KOMPAS.com – Memasuki usia 40 tahun, banyak orang mulai menyadari rambut terasa lebih tipis, mudah patah, dan rontok lebih banyak dari biasanya. Perubahan hormon, stres, hingga kebiasaan styling di masa lalu bisa menjadi pemicunya.
Meski terdengar mengkhawatirkan, para ahli menegaskan bahwa rambut rontok di usia ini dapat diatasi dengan pendekatan yang tepat. Simak tujuh cara yang bisa dilakukan.
Menurut salah satu pendiri dan Chief Medical Officer Nutrafol, Sophia Kogan, kesehatan rambut berawal dari kulit kepala.
Baca juga: 12 Penyebab Rambut Rontok yang Tak Terduga, Termasuk Kelebihan Vitamin
“Kesehatan kulit kepala bergantung pada faktor internal seperti keseimbangan hormon seks dan hormon stres, serta stres oksidatif dan kesehatan usus,” jelasnya, seperti dikutip Byrdie, Rabu (4/3/2026).
Ia menambahkan, tidak terlalu sering mencuci rambut, menghindari pewarnaan dan proses kimia keras, serta rutin memijat kulit kepala dapat membantu merangsang pertumbuhan rambut.
Pijatan ringan meningkatkan aliran darah ke folikel, sehingga mendukung fase pertumbuhan rambut.
Bagi yang tetap ingin mewarnai rambut, penting memilih produk yang lebih ramah kulit kepala.
Kogan menjelaskan, amonia dalam pewarna rambut memiliki pH tinggi yang dapat merusak kulit kepala dan folikel rambut.
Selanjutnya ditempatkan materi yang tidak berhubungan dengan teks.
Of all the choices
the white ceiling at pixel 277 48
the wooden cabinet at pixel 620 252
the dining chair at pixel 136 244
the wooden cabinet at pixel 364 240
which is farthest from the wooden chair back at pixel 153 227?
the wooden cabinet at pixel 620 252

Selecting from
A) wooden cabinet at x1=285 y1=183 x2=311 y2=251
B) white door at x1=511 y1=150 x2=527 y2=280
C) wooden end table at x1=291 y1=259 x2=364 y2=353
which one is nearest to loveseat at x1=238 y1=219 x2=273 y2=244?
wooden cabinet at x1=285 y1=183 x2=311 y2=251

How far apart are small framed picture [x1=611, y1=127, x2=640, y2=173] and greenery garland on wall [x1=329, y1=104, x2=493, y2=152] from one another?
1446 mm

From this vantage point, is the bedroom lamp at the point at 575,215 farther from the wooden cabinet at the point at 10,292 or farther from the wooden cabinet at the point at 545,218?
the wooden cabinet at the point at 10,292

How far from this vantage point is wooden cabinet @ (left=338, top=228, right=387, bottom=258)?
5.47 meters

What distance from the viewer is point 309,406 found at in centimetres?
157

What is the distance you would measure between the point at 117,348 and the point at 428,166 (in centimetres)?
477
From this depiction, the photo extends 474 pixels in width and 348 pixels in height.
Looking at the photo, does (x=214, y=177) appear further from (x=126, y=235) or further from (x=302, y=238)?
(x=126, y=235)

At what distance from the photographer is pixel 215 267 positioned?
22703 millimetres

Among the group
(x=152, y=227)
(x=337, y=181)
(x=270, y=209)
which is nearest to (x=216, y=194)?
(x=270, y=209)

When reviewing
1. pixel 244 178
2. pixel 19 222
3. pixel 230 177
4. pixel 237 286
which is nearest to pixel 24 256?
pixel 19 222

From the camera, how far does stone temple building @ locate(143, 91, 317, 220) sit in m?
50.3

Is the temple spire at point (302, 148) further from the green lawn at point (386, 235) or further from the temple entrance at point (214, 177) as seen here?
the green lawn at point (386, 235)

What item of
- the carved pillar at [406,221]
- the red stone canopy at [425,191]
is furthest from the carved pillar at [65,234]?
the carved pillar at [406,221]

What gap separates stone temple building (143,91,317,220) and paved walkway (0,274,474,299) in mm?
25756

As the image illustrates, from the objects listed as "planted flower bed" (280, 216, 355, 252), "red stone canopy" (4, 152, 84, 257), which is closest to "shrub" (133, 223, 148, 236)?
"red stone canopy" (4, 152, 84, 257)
“Saat berbicara dengan penata rambut, tanyakan tentang pewarna alami dan organik serta hindari hidrogen peroksida, amonia, ethanolamines, dan paraphenylenediamine (PPD),” sarannya.
Formula bebas amonia dinilai lebih lembut dan membantu menjaga struktur rambut tetap kuat serta berkilau setelah proses pewarnaan.
Baca juga: Perawatan Rambut Rontok di Korea Selatan Diusulkan Ditanggung Asuransi
Stres kronis maupun akut dapat berdampak langsung pada siklus rambut. Kogan mengungkap, ketika stres berat terjadi, tubuh mengalami perubahan hormonal dan neurokimia yang signifikan.
“Ketika stres akut besar terjadi, hal itu dapat menyebabkan pergeseran besar dalam keseimbangan hormon dan neurokimia, yang memberi sinyal pada sejumlah besar folikel rambut untuk berpindah lebih cepat dari fase pertumbuhan ke fase istirahat,” jelasnya.
Pada fase istirahat (telogen), rambut berhenti tumbuh dan bersiap rontok. Akibatnya, kerontokan bisa terlihat tiga hingga enam bulan setelah peristiwa stres terjadi.
Mengelola stres melalui olahraga, meditasi, atau konseling dapat membantu meminimalkan dampaknya.
Penata rambut selebritas Irinel de Leon mengingatkan bahwa kebiasaan menata rambut terlalu ketat sejak usia muda bisa berdampak jangka panjang.